Trend #4: A Smarter, Bargain-Centric Customer
The 2008 recession fundamentally changed consumer behavior. Consumers went from using search as an intent channel to a research one. Where once a single search would have led to a transaction, the new bargain savvy consumer searched multiple times and across channels before making a purchase. The chart below tracks the average impressions per click over time. The upward trend implies that consumers are less prone to clicking on an ad than they were before. The new consumer is savvier and is willing to do a lot more research before making a purchase.
Trend #5: Mobile Will Finally Take Off
Yes, every year is anticipated to be the year of mobile. But I really think next year will be different. As things stand now, mobile queries represent about 10% of all queries made on Google. However, very little of this monetizes. This should all change soon. Several start-ups are working on enabling mobile ecommerce. Google itself announced that it is working on a phone that will replace credit cards. I think that after years and years of anticipation mobile e-commerce will have finally arrived and will take off next year.
How To Leverage These Trends
So this begs the question, what should marketers do to anticipate these trends? Here are some recommendations.
Plan for an increasingly competitive marketplace. While CPCs are increasing, and thereby affecting the bottom line, consumers are looking for a better deal thereby pressuring the top line. In the face of this increasingly competitive marketplace, it is important like never before to focus on the basics: ad copy testing, landing page optimization and SEO (to get “free” traffic as well as helping SEM CTRs).

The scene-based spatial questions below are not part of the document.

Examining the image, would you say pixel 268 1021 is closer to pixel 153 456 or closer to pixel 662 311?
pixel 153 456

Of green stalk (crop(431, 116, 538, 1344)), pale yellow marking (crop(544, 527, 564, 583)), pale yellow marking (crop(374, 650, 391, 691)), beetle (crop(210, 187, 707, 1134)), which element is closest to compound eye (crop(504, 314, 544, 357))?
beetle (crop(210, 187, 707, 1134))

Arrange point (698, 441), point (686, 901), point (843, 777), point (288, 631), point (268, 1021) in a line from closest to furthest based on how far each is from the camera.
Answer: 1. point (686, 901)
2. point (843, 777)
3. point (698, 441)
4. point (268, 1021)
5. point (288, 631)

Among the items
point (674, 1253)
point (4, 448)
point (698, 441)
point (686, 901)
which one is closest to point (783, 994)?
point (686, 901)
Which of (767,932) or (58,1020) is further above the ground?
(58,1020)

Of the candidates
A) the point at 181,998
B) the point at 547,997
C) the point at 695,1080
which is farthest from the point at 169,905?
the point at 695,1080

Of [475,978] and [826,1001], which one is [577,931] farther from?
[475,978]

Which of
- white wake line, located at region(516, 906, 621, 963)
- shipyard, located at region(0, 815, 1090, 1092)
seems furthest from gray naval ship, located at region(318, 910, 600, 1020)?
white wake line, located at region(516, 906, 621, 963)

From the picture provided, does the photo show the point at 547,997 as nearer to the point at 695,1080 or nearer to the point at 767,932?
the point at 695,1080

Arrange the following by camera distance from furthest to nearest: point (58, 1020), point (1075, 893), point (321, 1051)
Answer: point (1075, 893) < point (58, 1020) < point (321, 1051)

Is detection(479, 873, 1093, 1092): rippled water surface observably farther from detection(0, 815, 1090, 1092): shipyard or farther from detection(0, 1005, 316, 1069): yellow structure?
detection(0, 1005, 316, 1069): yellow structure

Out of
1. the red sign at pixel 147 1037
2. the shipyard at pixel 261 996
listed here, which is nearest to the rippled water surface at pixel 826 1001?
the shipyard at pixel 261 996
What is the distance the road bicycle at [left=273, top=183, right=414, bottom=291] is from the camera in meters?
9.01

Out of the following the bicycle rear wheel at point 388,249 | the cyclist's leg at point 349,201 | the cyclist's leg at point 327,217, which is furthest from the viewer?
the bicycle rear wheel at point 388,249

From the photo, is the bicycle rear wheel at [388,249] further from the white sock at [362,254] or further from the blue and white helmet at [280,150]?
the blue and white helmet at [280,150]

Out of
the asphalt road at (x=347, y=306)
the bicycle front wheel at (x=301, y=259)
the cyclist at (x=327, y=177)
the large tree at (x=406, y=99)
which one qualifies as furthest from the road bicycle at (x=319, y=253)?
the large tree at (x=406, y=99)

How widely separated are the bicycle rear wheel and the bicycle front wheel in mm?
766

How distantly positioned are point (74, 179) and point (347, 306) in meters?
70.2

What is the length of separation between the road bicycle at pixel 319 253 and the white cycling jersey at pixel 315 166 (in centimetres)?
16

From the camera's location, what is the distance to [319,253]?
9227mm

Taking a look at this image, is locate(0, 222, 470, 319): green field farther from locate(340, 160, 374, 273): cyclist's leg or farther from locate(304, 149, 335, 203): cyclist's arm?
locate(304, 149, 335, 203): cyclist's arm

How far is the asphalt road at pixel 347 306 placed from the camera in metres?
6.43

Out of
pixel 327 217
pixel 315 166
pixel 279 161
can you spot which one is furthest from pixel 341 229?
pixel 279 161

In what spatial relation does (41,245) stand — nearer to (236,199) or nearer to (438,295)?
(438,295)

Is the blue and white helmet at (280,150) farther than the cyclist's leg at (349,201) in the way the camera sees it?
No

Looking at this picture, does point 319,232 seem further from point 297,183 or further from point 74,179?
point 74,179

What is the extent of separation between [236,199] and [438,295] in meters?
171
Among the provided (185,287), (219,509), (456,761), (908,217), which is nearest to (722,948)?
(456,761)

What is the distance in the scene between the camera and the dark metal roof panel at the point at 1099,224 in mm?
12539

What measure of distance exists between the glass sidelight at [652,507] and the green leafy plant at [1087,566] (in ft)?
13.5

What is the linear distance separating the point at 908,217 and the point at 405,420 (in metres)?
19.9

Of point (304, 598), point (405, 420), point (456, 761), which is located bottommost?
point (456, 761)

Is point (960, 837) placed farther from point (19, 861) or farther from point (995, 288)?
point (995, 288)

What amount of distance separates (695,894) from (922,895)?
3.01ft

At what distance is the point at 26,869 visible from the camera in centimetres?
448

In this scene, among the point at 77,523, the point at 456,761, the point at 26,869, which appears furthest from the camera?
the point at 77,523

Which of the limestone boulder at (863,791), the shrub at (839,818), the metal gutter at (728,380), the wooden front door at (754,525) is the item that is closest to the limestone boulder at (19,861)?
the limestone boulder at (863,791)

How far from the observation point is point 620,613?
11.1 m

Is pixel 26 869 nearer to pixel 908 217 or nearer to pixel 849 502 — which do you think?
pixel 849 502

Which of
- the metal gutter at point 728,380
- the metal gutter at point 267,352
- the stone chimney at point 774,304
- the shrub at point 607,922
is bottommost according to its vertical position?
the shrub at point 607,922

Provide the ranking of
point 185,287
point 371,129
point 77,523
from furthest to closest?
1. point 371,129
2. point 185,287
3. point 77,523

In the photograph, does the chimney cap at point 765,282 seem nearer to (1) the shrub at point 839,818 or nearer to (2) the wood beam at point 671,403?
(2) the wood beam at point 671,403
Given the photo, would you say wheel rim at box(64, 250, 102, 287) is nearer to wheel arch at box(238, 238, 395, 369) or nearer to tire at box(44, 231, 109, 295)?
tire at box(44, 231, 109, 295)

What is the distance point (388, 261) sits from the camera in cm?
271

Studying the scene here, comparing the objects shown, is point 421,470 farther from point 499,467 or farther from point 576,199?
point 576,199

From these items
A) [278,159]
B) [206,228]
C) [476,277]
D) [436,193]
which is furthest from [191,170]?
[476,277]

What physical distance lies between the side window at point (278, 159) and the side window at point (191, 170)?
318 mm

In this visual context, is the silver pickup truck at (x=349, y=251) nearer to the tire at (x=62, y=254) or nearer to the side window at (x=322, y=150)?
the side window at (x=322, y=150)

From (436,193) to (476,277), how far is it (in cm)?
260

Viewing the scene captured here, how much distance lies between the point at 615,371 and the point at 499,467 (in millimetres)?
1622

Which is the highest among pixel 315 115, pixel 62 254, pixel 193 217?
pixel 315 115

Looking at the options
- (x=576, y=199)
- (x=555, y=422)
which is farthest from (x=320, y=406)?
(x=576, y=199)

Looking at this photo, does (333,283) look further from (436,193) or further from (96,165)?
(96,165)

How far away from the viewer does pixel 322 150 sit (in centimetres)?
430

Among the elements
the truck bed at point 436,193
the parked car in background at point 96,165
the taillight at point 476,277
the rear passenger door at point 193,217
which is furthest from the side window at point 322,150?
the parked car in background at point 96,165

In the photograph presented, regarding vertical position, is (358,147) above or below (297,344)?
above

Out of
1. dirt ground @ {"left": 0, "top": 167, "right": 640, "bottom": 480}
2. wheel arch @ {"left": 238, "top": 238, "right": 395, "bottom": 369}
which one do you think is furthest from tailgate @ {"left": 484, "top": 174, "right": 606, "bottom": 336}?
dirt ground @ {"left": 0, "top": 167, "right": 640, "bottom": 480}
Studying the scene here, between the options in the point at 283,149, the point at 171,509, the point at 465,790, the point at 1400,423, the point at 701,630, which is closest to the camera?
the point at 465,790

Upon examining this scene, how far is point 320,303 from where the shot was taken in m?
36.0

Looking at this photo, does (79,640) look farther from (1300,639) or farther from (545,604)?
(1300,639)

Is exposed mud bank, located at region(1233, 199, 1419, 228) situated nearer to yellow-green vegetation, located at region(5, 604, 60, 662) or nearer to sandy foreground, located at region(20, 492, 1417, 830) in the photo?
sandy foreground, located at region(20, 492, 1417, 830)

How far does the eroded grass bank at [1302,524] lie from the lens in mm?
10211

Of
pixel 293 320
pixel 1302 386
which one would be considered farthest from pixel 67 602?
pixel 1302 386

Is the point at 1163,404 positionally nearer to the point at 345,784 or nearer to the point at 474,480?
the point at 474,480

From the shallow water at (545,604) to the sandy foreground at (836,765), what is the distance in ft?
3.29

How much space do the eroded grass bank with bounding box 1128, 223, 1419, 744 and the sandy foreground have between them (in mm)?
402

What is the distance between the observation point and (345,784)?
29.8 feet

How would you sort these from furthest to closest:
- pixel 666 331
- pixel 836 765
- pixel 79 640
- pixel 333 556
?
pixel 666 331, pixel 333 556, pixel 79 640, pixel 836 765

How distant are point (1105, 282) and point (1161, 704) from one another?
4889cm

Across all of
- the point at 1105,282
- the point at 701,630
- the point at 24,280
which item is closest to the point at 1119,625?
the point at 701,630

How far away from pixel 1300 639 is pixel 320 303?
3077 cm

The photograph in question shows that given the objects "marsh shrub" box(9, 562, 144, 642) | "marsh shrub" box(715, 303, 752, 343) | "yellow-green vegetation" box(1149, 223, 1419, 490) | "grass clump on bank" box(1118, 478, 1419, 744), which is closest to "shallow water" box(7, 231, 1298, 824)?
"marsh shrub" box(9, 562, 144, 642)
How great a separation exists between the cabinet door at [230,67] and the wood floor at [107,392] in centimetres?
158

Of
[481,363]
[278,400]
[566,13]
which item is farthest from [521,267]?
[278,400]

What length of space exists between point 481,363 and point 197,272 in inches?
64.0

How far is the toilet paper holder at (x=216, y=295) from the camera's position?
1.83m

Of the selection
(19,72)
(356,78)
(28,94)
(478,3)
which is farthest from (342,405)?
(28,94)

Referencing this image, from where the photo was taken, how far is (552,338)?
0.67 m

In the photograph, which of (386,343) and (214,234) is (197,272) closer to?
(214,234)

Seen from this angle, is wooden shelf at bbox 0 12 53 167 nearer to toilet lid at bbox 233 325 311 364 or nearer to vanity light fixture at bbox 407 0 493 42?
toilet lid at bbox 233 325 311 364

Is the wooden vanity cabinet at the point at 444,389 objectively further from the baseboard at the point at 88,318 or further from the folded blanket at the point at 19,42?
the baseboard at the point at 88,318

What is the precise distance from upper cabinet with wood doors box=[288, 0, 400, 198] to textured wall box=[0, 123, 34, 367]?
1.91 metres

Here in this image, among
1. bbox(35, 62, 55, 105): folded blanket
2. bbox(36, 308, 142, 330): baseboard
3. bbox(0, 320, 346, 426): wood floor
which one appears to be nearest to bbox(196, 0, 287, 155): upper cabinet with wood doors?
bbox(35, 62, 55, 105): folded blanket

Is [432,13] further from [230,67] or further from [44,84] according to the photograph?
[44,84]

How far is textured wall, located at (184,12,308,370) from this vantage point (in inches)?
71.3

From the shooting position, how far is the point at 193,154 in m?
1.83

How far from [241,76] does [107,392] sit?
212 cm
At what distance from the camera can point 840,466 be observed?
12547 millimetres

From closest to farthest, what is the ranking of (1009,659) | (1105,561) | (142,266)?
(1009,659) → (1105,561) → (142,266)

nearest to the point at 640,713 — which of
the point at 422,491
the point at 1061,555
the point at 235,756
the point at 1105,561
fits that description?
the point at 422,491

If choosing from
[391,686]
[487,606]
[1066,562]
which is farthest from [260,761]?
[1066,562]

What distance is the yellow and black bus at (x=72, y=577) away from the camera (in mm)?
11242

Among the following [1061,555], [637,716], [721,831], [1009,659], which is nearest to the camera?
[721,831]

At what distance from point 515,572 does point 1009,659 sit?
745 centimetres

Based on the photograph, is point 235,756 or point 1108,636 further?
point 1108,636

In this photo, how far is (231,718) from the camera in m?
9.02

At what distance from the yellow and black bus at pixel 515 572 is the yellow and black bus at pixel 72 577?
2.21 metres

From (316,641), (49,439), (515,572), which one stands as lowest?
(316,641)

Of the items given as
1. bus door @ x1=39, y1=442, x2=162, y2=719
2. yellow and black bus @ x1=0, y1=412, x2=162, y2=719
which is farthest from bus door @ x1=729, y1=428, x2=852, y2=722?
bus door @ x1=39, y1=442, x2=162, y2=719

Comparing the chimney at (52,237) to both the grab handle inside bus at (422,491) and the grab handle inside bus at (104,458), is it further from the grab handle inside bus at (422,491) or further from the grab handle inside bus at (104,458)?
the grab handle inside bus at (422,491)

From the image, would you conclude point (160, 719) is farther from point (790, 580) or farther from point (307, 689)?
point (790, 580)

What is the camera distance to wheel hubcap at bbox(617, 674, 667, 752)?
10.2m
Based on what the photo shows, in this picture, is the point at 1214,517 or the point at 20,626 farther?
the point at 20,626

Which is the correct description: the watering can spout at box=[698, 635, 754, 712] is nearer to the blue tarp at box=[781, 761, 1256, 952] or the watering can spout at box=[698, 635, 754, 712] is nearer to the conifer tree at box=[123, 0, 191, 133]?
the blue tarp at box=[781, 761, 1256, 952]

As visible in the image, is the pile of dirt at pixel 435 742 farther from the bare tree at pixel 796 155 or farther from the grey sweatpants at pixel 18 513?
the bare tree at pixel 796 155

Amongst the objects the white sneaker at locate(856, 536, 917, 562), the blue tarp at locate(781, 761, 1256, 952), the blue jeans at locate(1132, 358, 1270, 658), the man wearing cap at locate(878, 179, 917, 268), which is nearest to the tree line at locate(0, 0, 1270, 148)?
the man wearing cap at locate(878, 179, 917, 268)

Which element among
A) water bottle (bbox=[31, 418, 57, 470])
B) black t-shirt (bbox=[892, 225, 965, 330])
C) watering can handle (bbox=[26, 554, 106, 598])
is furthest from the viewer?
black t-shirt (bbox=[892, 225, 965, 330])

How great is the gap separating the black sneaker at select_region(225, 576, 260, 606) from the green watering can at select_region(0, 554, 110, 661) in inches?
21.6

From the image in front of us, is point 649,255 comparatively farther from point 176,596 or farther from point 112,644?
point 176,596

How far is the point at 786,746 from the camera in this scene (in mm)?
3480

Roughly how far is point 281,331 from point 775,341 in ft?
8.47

Optimize your Bing campaigns. Bing should now represent 20-25% of your volume. Ensure that these campaigns are running optimally with full keyword coverage, if you haven’t done so already.
Plan for mobile. If mobile starts to monetize in a big way next year, you could see 10% or more conversions coming from mobile. It’s prudent at this time to start testing mobile via the AdWords platform.
Put cross-channel infrastructure in place. As an advertiser of reasonable scale, chances are that you are using Facebook as an advertising channel. Ensure that you are looking at Facebook data in a cross-channel context to fully understand the efficacy of the channel.
It has given me a lot of pleasure to share my analysis and insights with you this year. I look forward to sharing more of the same in 2011.
Wishing you happy holidays and a happy new year!